Lemme breaka dis down:

Most mind bogglingly incredible....that means that piece of software that is
the most difficult to fully grok, but is ostensibly the most useful while
simultaneously speaking to the coding mastery of whomever (likelier than not,
mor ethan one person) wrote/typed, prolly both, it.

And I have a really good answer that I bet almost nowon reading this
illuminated pixel array would have thought.

PLATO, baby, and its TUTOR programming language. Yeah, it's hardware and
software, but Steve Jobs would allow it, and I bet Woz wood too. The
computational invention that heralds nearly every single computer-oriented
advance made since its inception. Made to train GI's to make up for a lack of
funds after the dudes and dudettes returning from WWII needed to get their
education funded like they were promised. Nothing like making up for
overpromising to spur progress way beyond expectations. Moon(shine) landing,
anyone? Get this: the dude's name who is credited as being the father of
PLATO: Bitzer, adn a dude named Tenczar (Tensor flow?). Fucking Bitzer and
10czar....God, or whtaever logic governs our universe, has an amazing sense of
humor.

Anyway, here's a link:

[https://en.wikipedia.org/wiki/PLATO_%28computer_system%29](https://en.wikipedia.org/wiki/PLATO_%28computer_system%29)

------
Jtsummers
Rebol was this for me, it came out when I was in HS and had been programming
for about half my life at that point (BASIC and, later, C). The size of the
runtime, the simplicity but capability of the language and its built-in
libraries were impressive. I played around with it quite a bit, and still
regret that it didn't really take hold (though I perfectly understand the
market forces and choices that prevented this).

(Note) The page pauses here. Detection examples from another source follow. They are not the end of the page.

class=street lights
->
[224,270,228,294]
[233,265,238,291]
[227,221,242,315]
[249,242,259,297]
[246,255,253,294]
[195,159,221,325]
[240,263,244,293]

I later discovered other languages and environments with similar capabilities,
but that one was my first taste of how using computers should be (dynamic,
flexible, bending to the will of the user; not these mostly-static
environments we typically deal in).

------
dijkstra123
For me it's Google search :)

------
webmaven
Kai's Power Tools, and later on Fractal Design Painter.

The fact that these achieved live, direct-manipulation natural media effects
such as pencils, crayons, markers, oil paints, watercolors (complete with
wetting effects and paper diffusion), etc. on then-contemporary (early 90s)
hardware (it worked well even on lower end hardware, though not really "live"
anymore) was nothing short of MIRACULOUS.

I am still in awe of the achievement.